Another impact of the verdict is a deterrent effect on future entrepreneurs. In the coming years, every late-stage project in Southeast Asia will be repeatedly asked at LP partner meetings: “But how do we know this isn’t the next eFishery?” This phrase effectively discounts the region’s valuation premiums.
The immediate consequence is that valuations of Indonesian and Vietnamese unicorns will be compressed, due diligence will be more comprehensive and earlier, and investors will prefer verifying directly with clients and distributors rather than relying solely on company data; founder-led governance structures will accelerate toward board-dominated models. Some regional audit and accounting firms will also face a structural credibility reassessment under LP scrutiny.
A deeper question is whether this is “Gibran’s personal misconduct” or an “inevitable outcome of industry incentive structures.” Over the past decade of relentless growth-driven VC culture worldwide, financial embellishment has always been in a gray zone. Most companies’ gray areas involve only a few percentage points of adjustment, but eFishery pushed this into 75%, turning it from gray into outright black.
Gibran’s predicament in 2018—having only three months of cash and a next-round valuation that would determine the company’s fate—was a common scenario for early-stage founders; prolonging the company’s life by six months and telling a more impressive story—was that a rational choice under similar pressures? This is a more unsettling question for the VC community than the individual founder’s conviction.

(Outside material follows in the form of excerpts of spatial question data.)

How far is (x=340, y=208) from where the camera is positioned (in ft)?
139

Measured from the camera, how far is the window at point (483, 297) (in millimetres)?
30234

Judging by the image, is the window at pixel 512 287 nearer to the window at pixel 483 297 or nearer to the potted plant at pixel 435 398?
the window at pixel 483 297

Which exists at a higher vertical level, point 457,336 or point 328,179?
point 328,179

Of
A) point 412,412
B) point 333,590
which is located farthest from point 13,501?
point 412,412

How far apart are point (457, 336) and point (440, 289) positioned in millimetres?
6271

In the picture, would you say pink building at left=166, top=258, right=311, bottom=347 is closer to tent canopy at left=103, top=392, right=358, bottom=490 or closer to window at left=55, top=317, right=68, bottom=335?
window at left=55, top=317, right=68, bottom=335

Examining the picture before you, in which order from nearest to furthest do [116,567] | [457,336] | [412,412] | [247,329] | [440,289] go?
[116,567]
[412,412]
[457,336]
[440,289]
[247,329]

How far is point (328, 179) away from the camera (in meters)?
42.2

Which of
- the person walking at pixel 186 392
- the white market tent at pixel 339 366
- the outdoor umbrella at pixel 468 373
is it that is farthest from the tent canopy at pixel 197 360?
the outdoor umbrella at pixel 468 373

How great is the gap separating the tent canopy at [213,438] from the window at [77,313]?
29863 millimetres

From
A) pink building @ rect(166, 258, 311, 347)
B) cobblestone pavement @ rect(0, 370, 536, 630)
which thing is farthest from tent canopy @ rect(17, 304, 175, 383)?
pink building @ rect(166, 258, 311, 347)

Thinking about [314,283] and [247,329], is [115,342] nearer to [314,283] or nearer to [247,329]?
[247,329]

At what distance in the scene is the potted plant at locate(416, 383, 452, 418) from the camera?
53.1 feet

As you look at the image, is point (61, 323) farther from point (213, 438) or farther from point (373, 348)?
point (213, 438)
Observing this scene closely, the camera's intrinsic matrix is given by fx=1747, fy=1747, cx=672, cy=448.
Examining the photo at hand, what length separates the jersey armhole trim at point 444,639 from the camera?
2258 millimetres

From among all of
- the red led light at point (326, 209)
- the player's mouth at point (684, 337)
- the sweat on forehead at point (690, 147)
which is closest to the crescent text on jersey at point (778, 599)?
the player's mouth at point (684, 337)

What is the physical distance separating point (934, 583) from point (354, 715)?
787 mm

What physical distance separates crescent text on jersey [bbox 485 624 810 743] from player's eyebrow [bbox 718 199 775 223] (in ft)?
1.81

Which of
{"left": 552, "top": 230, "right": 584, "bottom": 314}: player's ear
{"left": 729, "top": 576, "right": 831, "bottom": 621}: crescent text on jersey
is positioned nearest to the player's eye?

For Chinese primary market readers, this case also offers a personal lesson. Over the past three years, Chinese institutions have increased their allocations to Southeast Asia, with projects in Indonesia, Vietnam, and Singapore frequently appearing in domestic LP portfolios.
The takeaway from the eFishery case isn’t “Southeast Asia is off-limits,” but a necessary recalibration of risk parameters. In cross-border projects, local partners, independent third parties, and thorough cash flow checks from distributors are indispensable; when a project is repeatedly backed by top-tier institutions, the question shouldn’t be “Should I also co-invest?” but “Has FOMO (fear of missing out) replaced proper due diligence?”
For founders, the Indonesian judiciary’s conviction of a tech founder for money laundering signals that those once considered “business risks”—gray operations—are increasingly being reclassified as criminal risks.